Regularity of the optimal sets for some spectral functionals

TL;DR

This paper investigates the regularity of optimal sets in a spectral shape optimization problem involving the sum of the first k eigenvalues of the Dirichlet Laplacian, revealing detailed boundary structure and extending free boundary regularity theory.

Contribution

It provides the first extension of free boundary regularity theory to vector-valued cases and characterizes the boundary regularity of spectral optimization minimizers.

Findings

Boundary has a regular part that is a $C^{1,eta}$ graph.

Singular part is empty for dimensions below $d^*$.

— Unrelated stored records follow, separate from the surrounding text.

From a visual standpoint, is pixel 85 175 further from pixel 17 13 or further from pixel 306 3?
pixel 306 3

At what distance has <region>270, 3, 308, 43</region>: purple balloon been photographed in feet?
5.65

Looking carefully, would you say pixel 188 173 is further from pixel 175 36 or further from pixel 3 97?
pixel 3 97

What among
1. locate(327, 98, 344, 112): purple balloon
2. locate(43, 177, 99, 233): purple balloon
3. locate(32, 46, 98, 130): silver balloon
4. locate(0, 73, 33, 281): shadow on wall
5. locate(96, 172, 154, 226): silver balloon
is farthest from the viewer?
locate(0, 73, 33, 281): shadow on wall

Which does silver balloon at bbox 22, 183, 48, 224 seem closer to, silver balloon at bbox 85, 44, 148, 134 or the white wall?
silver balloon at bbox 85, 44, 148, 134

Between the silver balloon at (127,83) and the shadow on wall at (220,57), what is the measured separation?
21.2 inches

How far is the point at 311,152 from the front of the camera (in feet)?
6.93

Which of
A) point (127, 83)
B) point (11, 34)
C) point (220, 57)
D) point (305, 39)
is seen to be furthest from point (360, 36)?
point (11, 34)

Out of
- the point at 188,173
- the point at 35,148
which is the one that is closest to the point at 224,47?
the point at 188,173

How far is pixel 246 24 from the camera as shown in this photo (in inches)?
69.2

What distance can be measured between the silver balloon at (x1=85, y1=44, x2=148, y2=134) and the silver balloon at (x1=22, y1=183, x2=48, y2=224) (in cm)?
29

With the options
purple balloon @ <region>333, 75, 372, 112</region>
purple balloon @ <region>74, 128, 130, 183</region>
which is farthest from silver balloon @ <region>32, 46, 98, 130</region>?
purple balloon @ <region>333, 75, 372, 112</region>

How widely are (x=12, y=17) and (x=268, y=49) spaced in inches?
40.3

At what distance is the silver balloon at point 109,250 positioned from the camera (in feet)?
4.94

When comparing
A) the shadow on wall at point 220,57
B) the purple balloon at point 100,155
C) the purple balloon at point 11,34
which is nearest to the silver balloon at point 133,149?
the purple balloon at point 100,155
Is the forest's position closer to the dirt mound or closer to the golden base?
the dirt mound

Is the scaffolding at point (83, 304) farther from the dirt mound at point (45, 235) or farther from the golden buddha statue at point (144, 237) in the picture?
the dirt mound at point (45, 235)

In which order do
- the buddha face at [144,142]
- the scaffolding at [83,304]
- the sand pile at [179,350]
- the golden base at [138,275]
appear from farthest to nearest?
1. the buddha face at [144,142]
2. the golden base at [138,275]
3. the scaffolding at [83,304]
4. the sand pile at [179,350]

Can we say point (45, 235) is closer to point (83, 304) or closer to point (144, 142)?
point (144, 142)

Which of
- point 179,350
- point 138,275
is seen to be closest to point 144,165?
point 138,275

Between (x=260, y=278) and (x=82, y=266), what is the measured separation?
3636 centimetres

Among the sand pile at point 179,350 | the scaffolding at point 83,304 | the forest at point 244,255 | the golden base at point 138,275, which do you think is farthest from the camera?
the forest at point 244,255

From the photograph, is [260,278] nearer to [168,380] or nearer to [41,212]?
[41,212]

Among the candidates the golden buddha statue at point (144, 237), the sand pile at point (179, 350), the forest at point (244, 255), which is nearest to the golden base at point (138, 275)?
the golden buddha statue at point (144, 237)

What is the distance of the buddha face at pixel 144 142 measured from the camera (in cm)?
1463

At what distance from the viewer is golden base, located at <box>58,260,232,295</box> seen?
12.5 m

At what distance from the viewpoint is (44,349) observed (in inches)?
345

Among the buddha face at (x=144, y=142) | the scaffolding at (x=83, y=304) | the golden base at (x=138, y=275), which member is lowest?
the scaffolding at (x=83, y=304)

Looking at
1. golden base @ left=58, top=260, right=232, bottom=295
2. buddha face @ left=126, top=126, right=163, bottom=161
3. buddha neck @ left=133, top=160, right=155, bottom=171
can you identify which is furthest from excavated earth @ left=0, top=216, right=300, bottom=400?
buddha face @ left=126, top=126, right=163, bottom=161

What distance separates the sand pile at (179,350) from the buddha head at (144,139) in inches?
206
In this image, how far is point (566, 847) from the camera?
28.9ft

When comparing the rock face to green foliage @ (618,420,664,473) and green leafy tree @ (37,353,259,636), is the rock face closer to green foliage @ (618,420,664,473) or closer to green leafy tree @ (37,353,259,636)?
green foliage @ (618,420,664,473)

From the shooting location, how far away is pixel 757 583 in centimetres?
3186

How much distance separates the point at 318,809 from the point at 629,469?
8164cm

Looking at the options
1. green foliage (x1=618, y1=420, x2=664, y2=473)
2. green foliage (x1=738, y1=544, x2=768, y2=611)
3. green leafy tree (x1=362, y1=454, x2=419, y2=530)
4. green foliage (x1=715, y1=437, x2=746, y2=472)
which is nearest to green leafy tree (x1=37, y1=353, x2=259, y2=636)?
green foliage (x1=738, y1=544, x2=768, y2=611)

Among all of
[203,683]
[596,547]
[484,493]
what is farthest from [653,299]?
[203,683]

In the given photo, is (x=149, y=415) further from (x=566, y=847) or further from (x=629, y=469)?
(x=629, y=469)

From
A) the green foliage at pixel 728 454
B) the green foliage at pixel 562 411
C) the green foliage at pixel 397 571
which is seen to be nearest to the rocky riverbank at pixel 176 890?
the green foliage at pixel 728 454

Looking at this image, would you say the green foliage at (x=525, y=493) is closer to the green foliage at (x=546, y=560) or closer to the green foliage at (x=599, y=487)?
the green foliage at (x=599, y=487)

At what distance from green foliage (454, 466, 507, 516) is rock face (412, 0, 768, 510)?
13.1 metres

Singularities are finite or of lower Hausdorff dimension depending on dimension.

Abstract

In this paper we study the regularity of the optimal sets for the shape optimization problem \[ \min\Big\{\lambda_1(\Omega)+\dots+\lambda_k(\Omega)\ :\ \Omega\subset\mathbb{R}^d,\ \text{open}\ ,\ |\Omega|=1\Big\}, \] where $\lambda_1(\cdot),\dots,\lambda_k(\cdot)$ denote the eigenvalues of the Dirichlet Laplacian and $|\cdot|$ the $d$-dimensional Lebesgue measure. We prove that the topological boundary of a minimizer $\Omega_k^*$ is composed of a relatively open regular part which is locally a graph of a $C^{1,\alpha}$ function and a closed singular part, which is empty if $d<d^*$, contains at most a finite number of isolated points if $d=d^*$ and has Hausdorff dimension smaller than $(d-d^*)$ if $d>d^*$, where the natural number $d^*\in[5,7]$ is the smallest dimension at which minimizing one-phase free boundaries admit singularities. To achieve our goal, as an auxiliary result, we shall extend for the first time the known regularity theory for the one-phase free boundary problem to the vector-valued case.